Assignment: The required output is the line with "Montana - 2008-2009" plus all lines that follow it to the end of the listing below, written out exactly, with no pictures.

Material for the task:
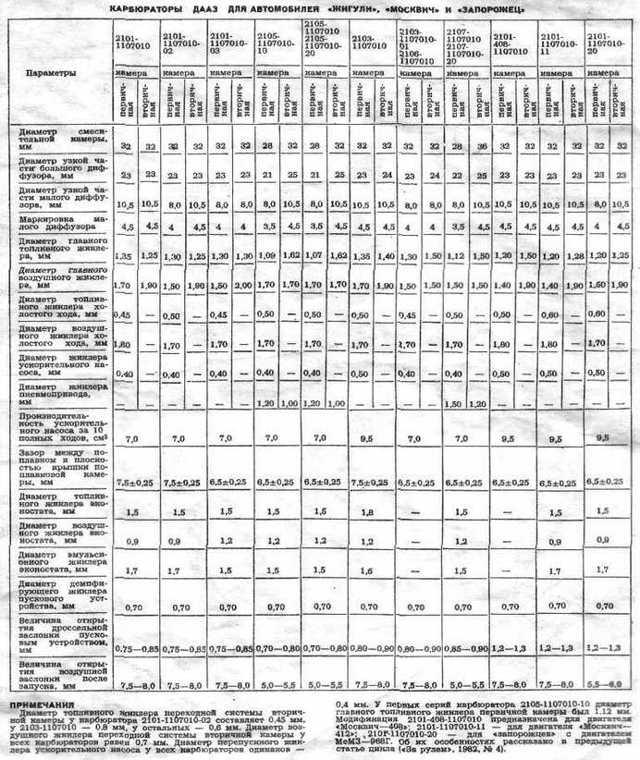 Карбюратор ваз 2101: параметры, какой поставить, можно ли Вебер на модели классик, регулировка, таблица жиклеров, инструкции с фото и видео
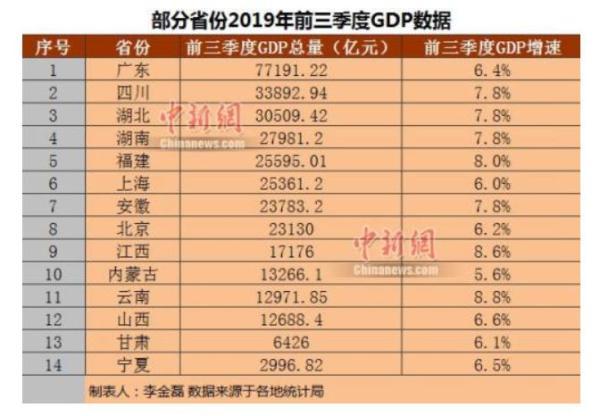前三季10省份GDP增速超全国,京沪人均可支配收入过5万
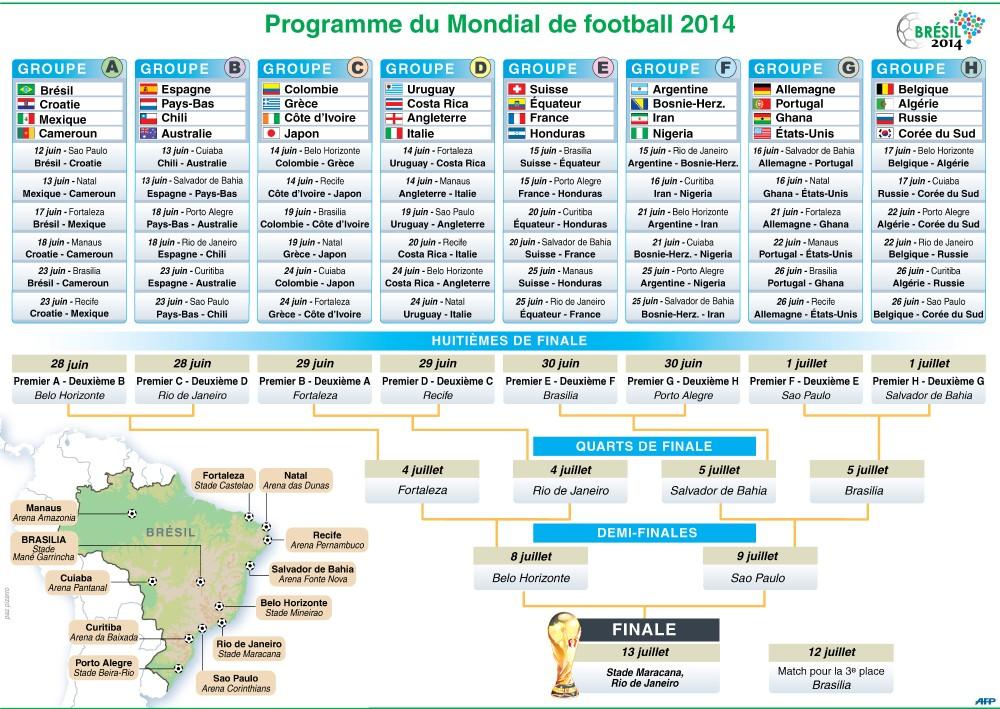 Calendrier de la coupe du monde 2014 de football buzzraider - Calendrier eliminatoire coupe du monde ...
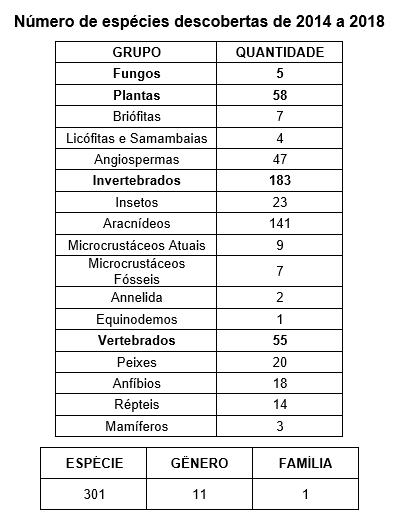 Tabela Novas Espécies.png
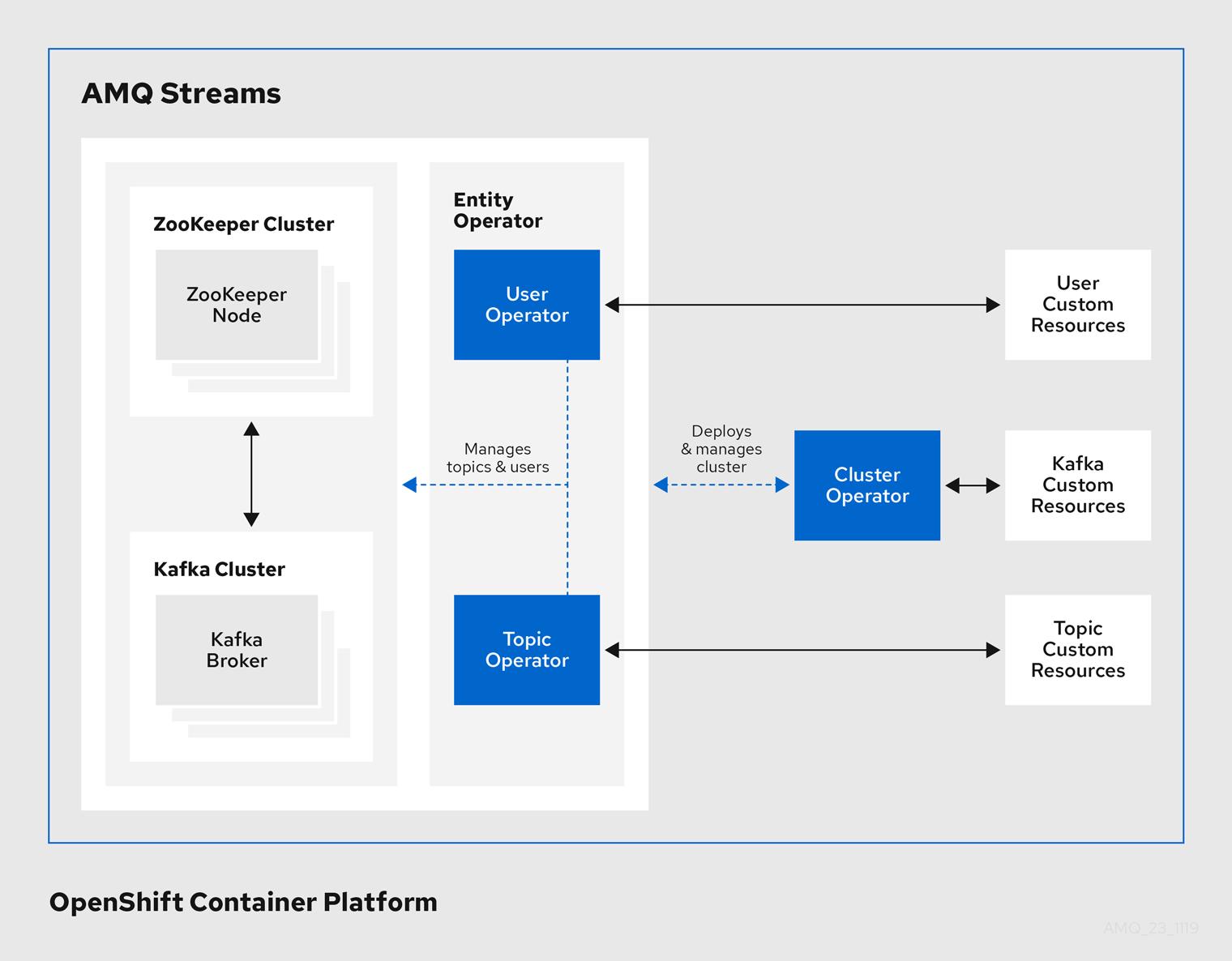 Operators within the AMQ Streams architecture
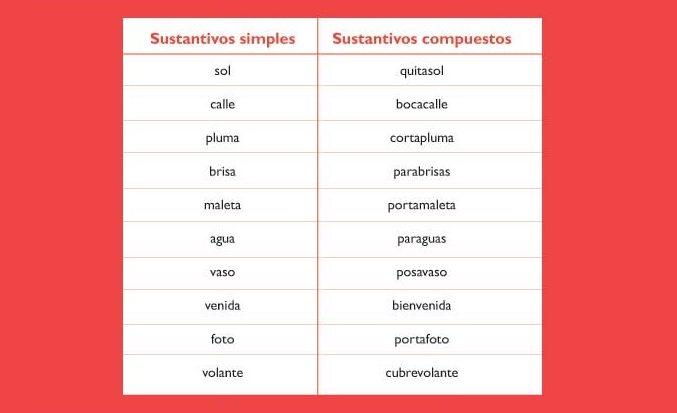 susantivos simples y compuestos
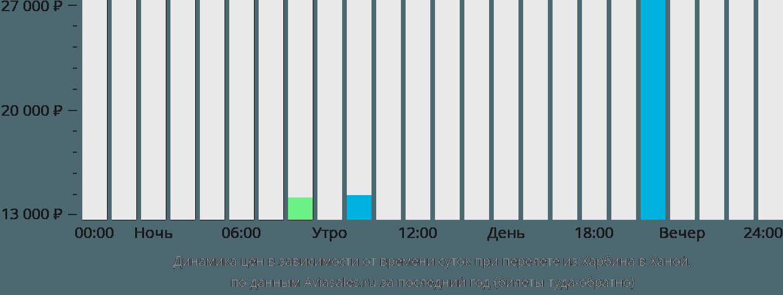 Динамика цен в зависимости от времени вылета из Харбина в Ханой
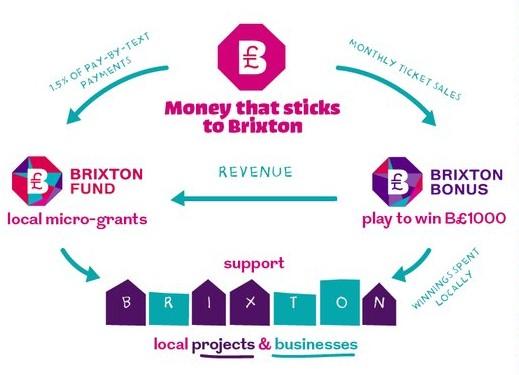 MAKE YOUR OWN MONEY - THE BRIXTON POUND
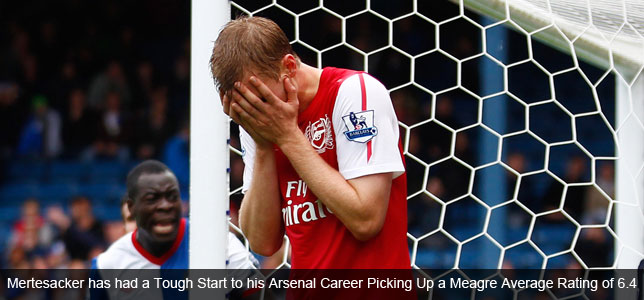 Europe's Underachievers: Premier League - Arsenal
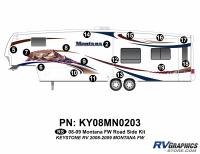 Montana - 2008-2009 Montana Fifth Wheel - 2008 Keystone Montana FW Road Side Graphics Kit
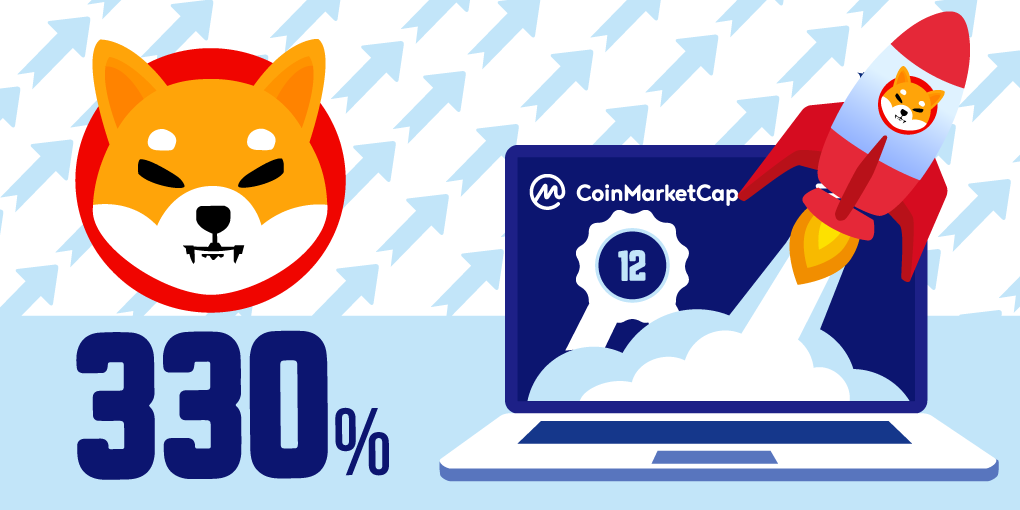 Shiba Inu Sweeps Past AVAX and LTC With More Than 350% Gains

Output for this exercise:
 Montana - 2008-2009 Montana Fifth Wheel - 2008 Keystone Montana FW Road Side Graphics Kit
 Shiba Inu Sweeps Past AVAX and LTC With More Than 350% Gains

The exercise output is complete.